## [TASK BRIEF]
Reproduce word for word the lines of the listing from the first one through the one with "产量:工业机器人:当月值　产量:工业机器人:当月同比", omitting every picture.
*** Begin section ***
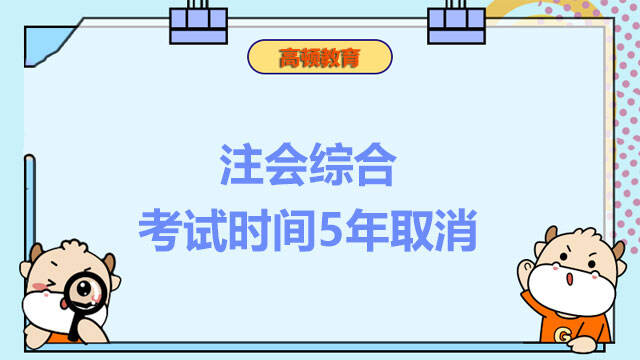 高顿教育

注会综合
考试时间5年取消

G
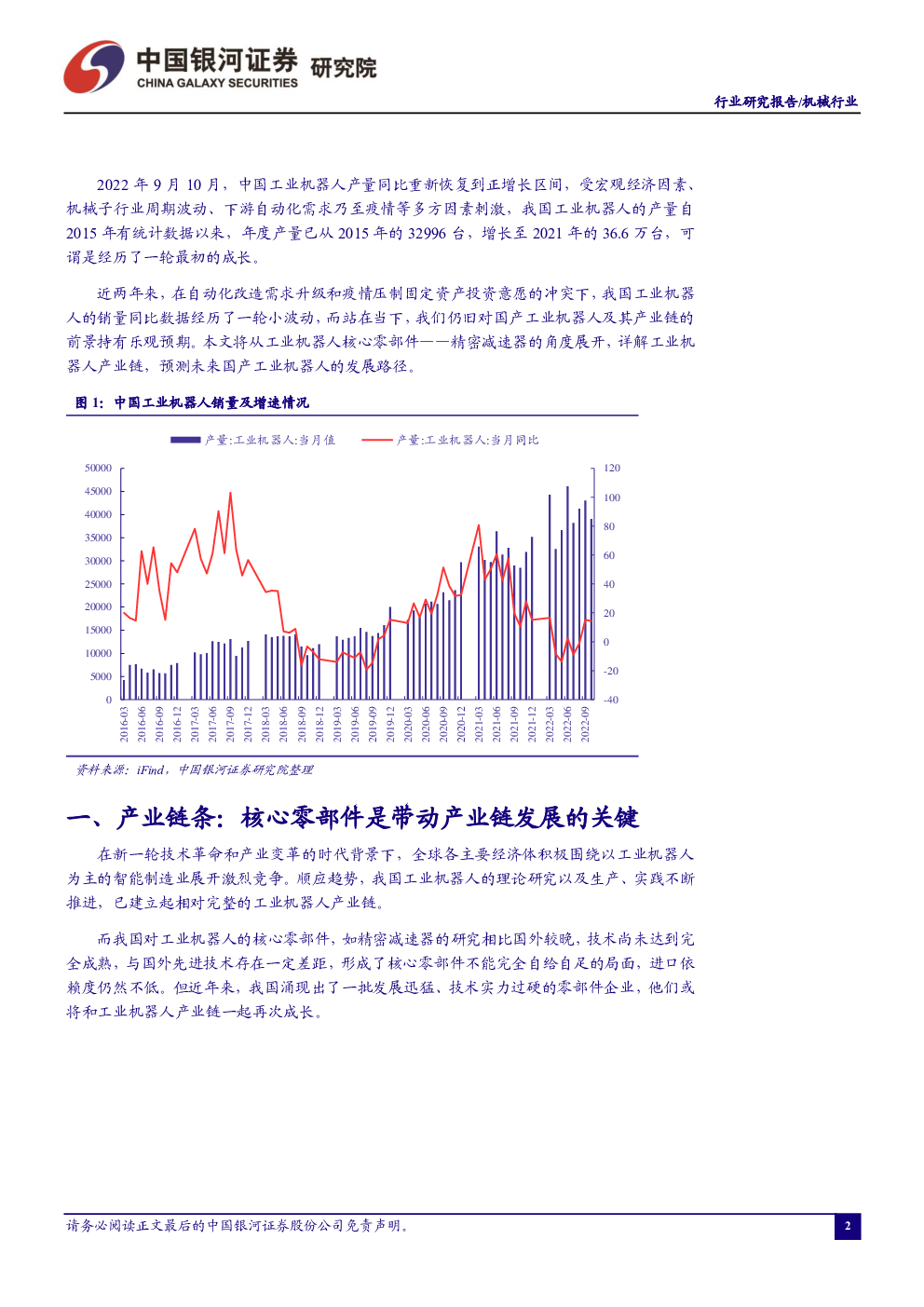 中国银河证券 研究院
CHINA GALAXY SECURITIES

行业研究报告/机械行业

2022 年 9 月 10 月，中国工业机器人产量同比重新恢复到正增长区间，受宏观经济因素、机械子行业周期波动、下游自动化需求乃至疫情等多方因素刺激，我国工业机器人的产量自 2015 年有统计数据以来，年度产量已从 2015 年的 32996 台，增长至 2021 年的 36.6 万台，可谓是经历了一轮最初的成长。

近两年来，在自动化改造需求升级和疫情压制固定资产投资意愿的冲突下，我国工业机器人的销量同比数据经历了一轮小波动，而站在当下，我们仍旧对国产工业机器人及其产业链的前景持有乐观预期。本文将从工业机器人核心零部件——精密减速器的角度展开，详解工业机器人产业链，预测未来国产工业机器人的发展路径。

图 1：中国工业机器人销量及增速情况

产量:工业机器人:当月值　产量:工业机器人:当月同比

50000
45000
40000
35000
30000
25000
20000
15000
10000
5000
0

120
100
80
60
40
20
0
-20
-40

2016-03 2016-06 2016-09 2016-12 2017-03 2017-06 2017-09 2017-12 2018-03 2018-06 2018-09 2018-12 2019-03 2019-06 2019-09 2019-12 2020-03 2020-06 2020-09 2020-12 2021-03 2021-06 2021-09 2021-12 2022-03 2022-06 2022-09

资料来源：iFind，中国银河证券研究院整理

一、产业链条：核心零部件是带动产业链发展的关键

在新一轮技术革命和产业变革的时代背景下，全球各主要经济体积极围绕以工业机器人为主的智能制造业展开激烈竞争。顺应趋势，我国工业机器人的理论研究以及生产、实践不断推进，已建立起相对完整的工业机器人产业链。

而我国对工业机器人的核心零部件，如精密减速器的研究相比国外较晚，技术尚未达到完全成熟，与国外先进技术存在一定差距，形成了核心零部件不能完全自给自足的局面，进口依赖度仍然不低。但近年来，我国涌现出了一批发展迅猛、技术实力过硬的零部件企业，他们或将和工业机器人产业链一起再次成长。

请务必阅读正文最后的中国银河证券股份公司免责声明。

2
*** End section ***
## [REPLY TO THE EXERCISE]
 高顿教育

注会综合
考试时间5年取消

G
 中国银河证券 研究院
CHINA GALAXY SECURITIES

行业研究报告/机械行业

2022 年 9 月 10 月，中国工业机器人产量同比重新恢复到正增长区间，受宏观经济因素、机械子行业周期波动、下游自动化需求乃至疫情等多方因素刺激，我国工业机器人的产量自 2015 年有统计数据以来，年度产量已从 2015 年的 32996 台，增长至 2021 年的 36.6 万台，可谓是经历了一轮最初的成长。

近两年来，在自动化改造需求升级和疫情压制固定资产投资意愿的冲突下，我国工业机器人的销量同比数据经历了一轮小波动，而站在当下，我们仍旧对国产工业机器人及其产业链的前景持有乐观预期。本文将从工业机器人核心零部件——精密减速器的角度展开，详解工业机器人产业链，预测未来国产工业机器人的发展路径。

图 1：中国工业机器人销量及增速情况

产量:工业机器人:当月值　产量:工业机器人:当月同比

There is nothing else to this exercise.